Energy Efficiency, Innovation, and Job Creation in California
By David Roland-Holst, UC Berkeley, produced for Next 10
October 2008
Summary: This study examines the economic effects of the state's landmark efficiency policies since the 1970s, and forecasts the economic effects of significantly more ambitious policies proposed to reduce emissions to 1990 levels by 2020.
Key Facts:
- Since the 1970s, California's building and appliance standards saved California consumers over $56 billion in energy costs, while creating 1.5 million jobs with a total payroll of over $45 billion.

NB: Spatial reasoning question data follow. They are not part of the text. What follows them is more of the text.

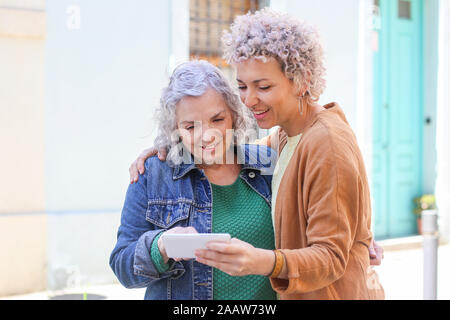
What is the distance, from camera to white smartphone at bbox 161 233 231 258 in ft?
5.55

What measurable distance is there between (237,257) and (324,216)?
0.29 meters

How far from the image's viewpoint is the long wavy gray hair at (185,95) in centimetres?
206

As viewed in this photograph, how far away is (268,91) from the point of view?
190 centimetres

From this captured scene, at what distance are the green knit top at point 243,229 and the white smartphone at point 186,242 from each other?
11.1 inches

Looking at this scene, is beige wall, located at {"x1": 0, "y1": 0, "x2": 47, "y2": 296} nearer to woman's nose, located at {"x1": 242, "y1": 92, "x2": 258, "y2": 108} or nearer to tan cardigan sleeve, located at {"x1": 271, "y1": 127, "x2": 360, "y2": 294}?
woman's nose, located at {"x1": 242, "y1": 92, "x2": 258, "y2": 108}

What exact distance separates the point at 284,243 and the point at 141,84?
14.2 ft

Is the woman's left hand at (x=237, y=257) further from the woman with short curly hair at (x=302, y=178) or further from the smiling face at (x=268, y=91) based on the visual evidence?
the smiling face at (x=268, y=91)

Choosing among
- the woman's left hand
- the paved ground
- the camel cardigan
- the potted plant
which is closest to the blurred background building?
the paved ground

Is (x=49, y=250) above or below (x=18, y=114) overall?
below

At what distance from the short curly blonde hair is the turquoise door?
6.13 m

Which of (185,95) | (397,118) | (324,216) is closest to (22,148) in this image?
(185,95)

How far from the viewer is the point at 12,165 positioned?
5.47m
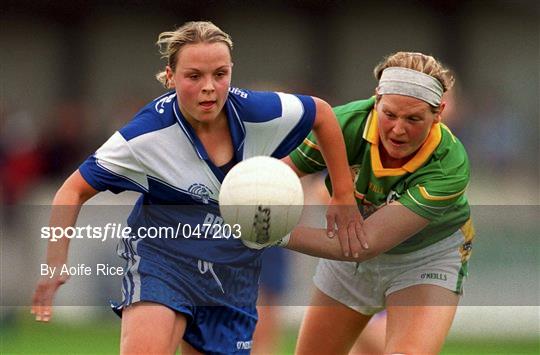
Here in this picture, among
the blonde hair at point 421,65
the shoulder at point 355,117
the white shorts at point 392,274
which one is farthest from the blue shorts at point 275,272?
the blonde hair at point 421,65

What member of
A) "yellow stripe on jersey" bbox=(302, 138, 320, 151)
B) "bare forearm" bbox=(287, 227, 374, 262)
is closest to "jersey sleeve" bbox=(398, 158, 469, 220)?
"bare forearm" bbox=(287, 227, 374, 262)

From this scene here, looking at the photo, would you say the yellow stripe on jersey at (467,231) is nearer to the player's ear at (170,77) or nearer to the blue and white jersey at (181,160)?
the blue and white jersey at (181,160)

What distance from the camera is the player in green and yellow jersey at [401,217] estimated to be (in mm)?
5711

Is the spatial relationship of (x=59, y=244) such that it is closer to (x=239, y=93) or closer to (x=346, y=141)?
(x=239, y=93)

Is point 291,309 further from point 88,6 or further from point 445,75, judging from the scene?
point 88,6

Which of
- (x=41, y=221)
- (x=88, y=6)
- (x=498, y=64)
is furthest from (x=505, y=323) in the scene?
(x=88, y=6)

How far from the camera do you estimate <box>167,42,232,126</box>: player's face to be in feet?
17.9

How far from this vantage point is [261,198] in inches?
209

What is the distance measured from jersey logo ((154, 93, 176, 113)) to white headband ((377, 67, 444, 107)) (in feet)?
3.25

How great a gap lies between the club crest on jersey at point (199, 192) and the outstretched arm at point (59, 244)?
454 millimetres

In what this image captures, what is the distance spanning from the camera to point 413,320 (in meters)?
5.80

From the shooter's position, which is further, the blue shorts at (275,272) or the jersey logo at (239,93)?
the blue shorts at (275,272)

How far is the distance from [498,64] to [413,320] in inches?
401

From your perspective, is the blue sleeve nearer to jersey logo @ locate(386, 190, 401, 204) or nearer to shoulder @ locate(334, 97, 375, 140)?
shoulder @ locate(334, 97, 375, 140)
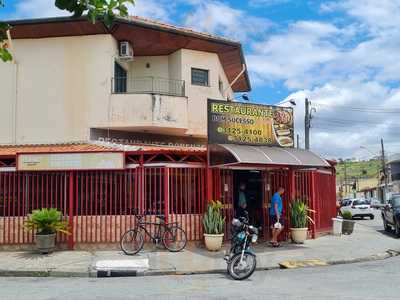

- Accounting for the potential for innovation, the proposed package of AB 32 policies could increase the Gross State Product (GSP) by about $76 billion, increasing real household incomes by up to $48 billion and creating as many as 403,000 new efficiency and climate action driven jobs.
Program on Technology Innovation:
Economic Analysis of California Climate Initiatives: An Integrated Approach
By Charles River Associates
December 2007
Summary: California's climate policy goals would create minimal overall costs to the state's economy and a cap-and-trade program would lessen those costs.
The Economic Impact of AB 32 on California Small Businesses
By The Brattle Group, produced for the Union of Concerned Scientists
December 2009
Summary: AB 32's economic impact on small businesses will be small and manageable.
Key Facts:
- The average small business in California spends only 1.4 percent of its revenues on energy-related costs, like electricity, natural gas, and transportation fuel. Since most small businesses will not be directly regulated by California's global warming policies, these policies will only impact them indirectly to the extent that they cause energy prices to change.
- California's global warming policies will only increase the percent of revenue that small businesses spend on energy by 0.3 percentage points—increasing the share of revenues dedicated to energy costs from 1.4 percent to 1.7 percent in 2020.
- To put these costs into perspective, a typical dinner at The Border Grill (the restaurant used as a case study in this analysis) would see a less than 3-cent increase on a $20 dinner tab in the year 2020.
ECONOMIC ANALYSES OF DELAYING AB 32 IMPLEMENTATION
Energy Prices & California's Economic Security
By Professor David Roland-Holst, UC Berkeley, produced for Next 10
October 2009
Summary: University of California researchers examine the economic impacts of putting the state's climate program on hold. If California remains primarily dependent upon fossil fuels, electricity costs could escalate by as much as 33 percent.
Key Facts:
- The state risks losing over $80 billion in Gross State Product (GSP) and more than a half million jobs by 2020 if it fails to implement AB 32.
- Implementing a 33 percent renewable energy standard, combined with 1 percent annual improvement in energy efficiency increases GSP by $20 billion and generates 112,000 jobs.
LAO's analysis of proposed initiative to suspend AB 32
By the Legislative Analyst's Office
January 2010
Summary: Suspending AB 32 would have various economic impacts. Generally speaking, the suspension of regulatory activity under the measure means that business might avoid some costs. However, suspending AB 32 could also have some negative impacts. For example, it would delay investments in energy technologies and green jobs, thereby resulting in less economic activity than otherwise would be the case.